Michelle Dickinson
Engineer
Nanogirl, as Michelle Dickinson is known, liked breaking things as a kid. But that wasn’t on the list of options offered by her high school careers advisor, so it wasn’t until she found a university engineering department fracture mechanics lab that Dickinson knew what she might want to do.1
Dickinson set up and runs New Zealand's sole nanomechanical testing lab, which conducts research into breaking extremely small materials, pushes the boundaries of what can be tested and looks into why things behave differently when they are small.
Dickinson is also passionate science communicator.
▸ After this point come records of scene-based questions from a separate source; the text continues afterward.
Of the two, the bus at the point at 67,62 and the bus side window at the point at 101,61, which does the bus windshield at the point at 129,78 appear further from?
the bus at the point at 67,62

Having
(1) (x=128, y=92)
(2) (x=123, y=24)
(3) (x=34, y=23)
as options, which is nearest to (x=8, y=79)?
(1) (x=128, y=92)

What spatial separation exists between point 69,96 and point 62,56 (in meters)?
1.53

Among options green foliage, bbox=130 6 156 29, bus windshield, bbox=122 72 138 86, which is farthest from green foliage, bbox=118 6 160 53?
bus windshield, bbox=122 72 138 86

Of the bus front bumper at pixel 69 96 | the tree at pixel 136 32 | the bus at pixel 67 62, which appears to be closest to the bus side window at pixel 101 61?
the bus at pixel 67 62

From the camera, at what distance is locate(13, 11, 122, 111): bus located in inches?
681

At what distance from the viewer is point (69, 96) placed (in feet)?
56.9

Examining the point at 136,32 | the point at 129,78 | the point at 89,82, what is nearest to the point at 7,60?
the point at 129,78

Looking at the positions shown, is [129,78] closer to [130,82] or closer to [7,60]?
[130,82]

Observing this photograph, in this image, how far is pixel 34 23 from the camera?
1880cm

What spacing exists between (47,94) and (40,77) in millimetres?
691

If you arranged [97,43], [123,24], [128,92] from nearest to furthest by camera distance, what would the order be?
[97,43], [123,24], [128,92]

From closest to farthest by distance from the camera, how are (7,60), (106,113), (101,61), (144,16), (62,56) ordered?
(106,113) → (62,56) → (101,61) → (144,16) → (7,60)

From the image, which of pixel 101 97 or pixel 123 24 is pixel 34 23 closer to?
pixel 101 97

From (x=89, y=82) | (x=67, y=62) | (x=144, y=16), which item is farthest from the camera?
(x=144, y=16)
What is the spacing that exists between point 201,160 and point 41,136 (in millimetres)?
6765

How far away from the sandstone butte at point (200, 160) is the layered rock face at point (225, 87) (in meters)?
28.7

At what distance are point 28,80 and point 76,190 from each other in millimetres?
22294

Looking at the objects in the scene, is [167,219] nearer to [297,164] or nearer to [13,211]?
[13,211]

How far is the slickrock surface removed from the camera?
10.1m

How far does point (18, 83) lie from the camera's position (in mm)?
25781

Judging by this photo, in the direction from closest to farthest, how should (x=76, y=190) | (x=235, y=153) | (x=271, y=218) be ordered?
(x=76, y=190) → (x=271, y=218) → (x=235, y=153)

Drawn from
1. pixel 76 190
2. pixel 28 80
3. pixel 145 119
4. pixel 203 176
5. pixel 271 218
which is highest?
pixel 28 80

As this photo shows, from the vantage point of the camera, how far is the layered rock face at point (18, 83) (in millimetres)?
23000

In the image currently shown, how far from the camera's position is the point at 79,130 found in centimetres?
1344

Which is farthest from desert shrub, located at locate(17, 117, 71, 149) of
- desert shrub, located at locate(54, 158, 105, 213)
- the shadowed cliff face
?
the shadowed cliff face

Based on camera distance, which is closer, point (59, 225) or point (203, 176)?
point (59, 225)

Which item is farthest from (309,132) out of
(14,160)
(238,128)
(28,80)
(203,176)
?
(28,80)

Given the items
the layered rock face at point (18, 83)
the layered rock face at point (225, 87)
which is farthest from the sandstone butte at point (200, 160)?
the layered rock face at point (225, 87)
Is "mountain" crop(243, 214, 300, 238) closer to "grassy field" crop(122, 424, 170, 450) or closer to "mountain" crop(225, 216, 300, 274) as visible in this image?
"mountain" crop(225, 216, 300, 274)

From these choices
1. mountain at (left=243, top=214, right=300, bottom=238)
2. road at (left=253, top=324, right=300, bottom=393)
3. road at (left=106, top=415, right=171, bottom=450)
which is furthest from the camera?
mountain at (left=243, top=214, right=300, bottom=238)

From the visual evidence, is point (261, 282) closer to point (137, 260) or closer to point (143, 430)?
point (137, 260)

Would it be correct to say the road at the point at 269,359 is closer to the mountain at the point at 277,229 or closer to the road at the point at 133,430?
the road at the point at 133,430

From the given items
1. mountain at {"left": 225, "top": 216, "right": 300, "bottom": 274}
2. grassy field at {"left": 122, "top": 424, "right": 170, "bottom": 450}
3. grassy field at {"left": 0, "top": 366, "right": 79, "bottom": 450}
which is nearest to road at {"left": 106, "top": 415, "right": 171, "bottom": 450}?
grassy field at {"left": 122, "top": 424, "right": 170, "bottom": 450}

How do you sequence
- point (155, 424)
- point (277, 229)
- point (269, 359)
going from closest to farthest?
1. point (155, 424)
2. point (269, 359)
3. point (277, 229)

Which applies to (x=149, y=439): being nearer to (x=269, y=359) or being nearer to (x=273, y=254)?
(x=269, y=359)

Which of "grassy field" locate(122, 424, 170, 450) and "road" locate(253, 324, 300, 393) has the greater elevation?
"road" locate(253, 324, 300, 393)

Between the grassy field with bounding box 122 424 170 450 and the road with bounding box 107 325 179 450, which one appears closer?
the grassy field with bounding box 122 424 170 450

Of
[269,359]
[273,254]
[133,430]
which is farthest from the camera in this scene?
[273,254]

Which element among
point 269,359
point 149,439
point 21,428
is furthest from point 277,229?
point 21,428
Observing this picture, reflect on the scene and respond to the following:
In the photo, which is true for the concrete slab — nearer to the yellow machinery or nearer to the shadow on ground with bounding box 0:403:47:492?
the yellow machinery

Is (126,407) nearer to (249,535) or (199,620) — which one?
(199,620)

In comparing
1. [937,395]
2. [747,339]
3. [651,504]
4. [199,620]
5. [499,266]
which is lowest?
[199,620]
She co-founded OMGTech, a charity which helps provide children with access to learning about technology, has numerous speaking slots in the media, delivered a live science show around New Zealand and has written two books, No 8 Recharged and The Kitchen Science Cookbook.
In 2014 she was awarded the Prime Minister’s Science Communication Prize and in 2015 she won the Royal Society’s Callaghan Medal for exciting young people about science.
Reference:
1. TEDx Talks, Nanogirl, My Quest to Become a Superhero: Michelle Dickinson at TEDxAuckland, accessed June 2, 2018, https://www.youtube.com/watch?v=9jV-KW1jpJo.
This profile is part of the series 150 Women in 150 Words that celebrates women’s contributions to expanding knowledge in New Zealand, running as part of our 150th Anniversary.